* **AUSGANGSTEXT**
In Projektgruppen identifizieren letztere beispielsweise mit Interviews und Lastenheften Probleme und entwickeln mit Prototyping und Kundentests Lösungen, welche dann in kleiner Auflage getestet und verbessert werden.

Neue Arbeitsmethoden

Solche Arbeitsmethoden, die unter den Schlagworten „Design Thinking“ und „Lean Startup“ bekanntgeworden sind, kann sich auch die Sparkasse Nürnberg für ihr Haus vorstellen. „Wir setzen auf langfristige Effekte“, sagt Kläver. Schließlich unterscheiden sich die Arbeitswelten von Start-ups und Sparkassen stark.

Für die Zukunft strebt die Sparkasse Nürnberg eine projektbezogene Zusammenarbeit mit dem Zollhof an, welche das umfangreiche Leistungsportfolio für junge Unternehmen mit wenig Markterfahrung zum Gegenstand hat.

* **AUFGABE A**
Tausche im Text über die Sparkasse Nürnberg „Zollhof“ gegen „Gründerzentrum“ und gib den Abschnitt wieder, der mit den Worten „Neue Arbeitsmethoden“ beginnt und nach „zum Gegenstand hat.“ endet.
* **AUFGABE B**
Mit wem strebt die Sparkasse Nürnberg laut dem Text über die Sparkasse Nürnberg künftig eine projektbezogene Zusammenarbeit an?
* **AUFGABE C**
Schreib den Text über die Sparkasse Nürnberg im Anschluss an seinen letzten Satz weiter.

* **EINTRÄGE**
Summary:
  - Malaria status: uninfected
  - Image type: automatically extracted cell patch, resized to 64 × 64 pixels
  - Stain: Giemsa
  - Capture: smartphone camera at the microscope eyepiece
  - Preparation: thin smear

* **ANTWORT A**
Neue Arbeitsmethoden

Solche Arbeitsmethoden, die unter den Schlagworten „Design Thinking“ und „Lean Startup“ bekanntgeworden sind, kann sich auch die Sparkasse Nürnberg für ihr Haus vorstellen. „Wir setzen auf langfristige Effekte“, sagt Kläver. Schließlich unterscheiden sich die Arbeitswelten von Start-ups und Sparkassen stark.

Für die Zukunft strebt die Sparkasse Nürnberg eine projektbezogene Zusammenarbeit mit dem Gründerzentrum an, welche das umfangreiche Leistungsportfolio für junge Unternehmen mit wenig Markterfahrung zum Gegenstand hat.

* **ANTWORT B**
Mit dem Zollhof.

* **ANTWORT C**
Vor allem die Beratung von Existenzgründern soll im Fokus stehen und in dauerhafte Geschäftsbeziehungen münden. Auch hierfür musste die Sparkasse einen langen Atem mitbringen. „In der Startphase arbeiten viele Neugründungen mit Eigenkapital und begnügen sich mit Konten bei Onlinebanken“, bilanziert Kläver. „Mit dem Abschluss dieser Phase erfahren sie dann, dass sie bei einer Sparkasse doch besser aufgehoben sind.“

Beratung bei zunehmendem Erfolg gefragt

Vor allem mit dem ersten Wachstum nehmen die Anforderungen schlagartig zu. Viele Start-ups wünschen dann eine Beratung, wie sie Produktionskapazitäten ausweiten, neue Märkte erschließen und einen schlagkräftigen Vertrieb organisieren können.

In der Regel müssen solche Aktivitäten nur mit neuem Kapital finanziert werden. „Jetzt können Sparkassen mit persönlicher Betreuung durch feste Ansprechpartner überzeugen“, sagt Kläver. Sie dürfen hierbei ihr Know-how in Finanzierungsfragen geltend machen und mit Kontakten zu potenziellen Investoren und Auftraggebern werben.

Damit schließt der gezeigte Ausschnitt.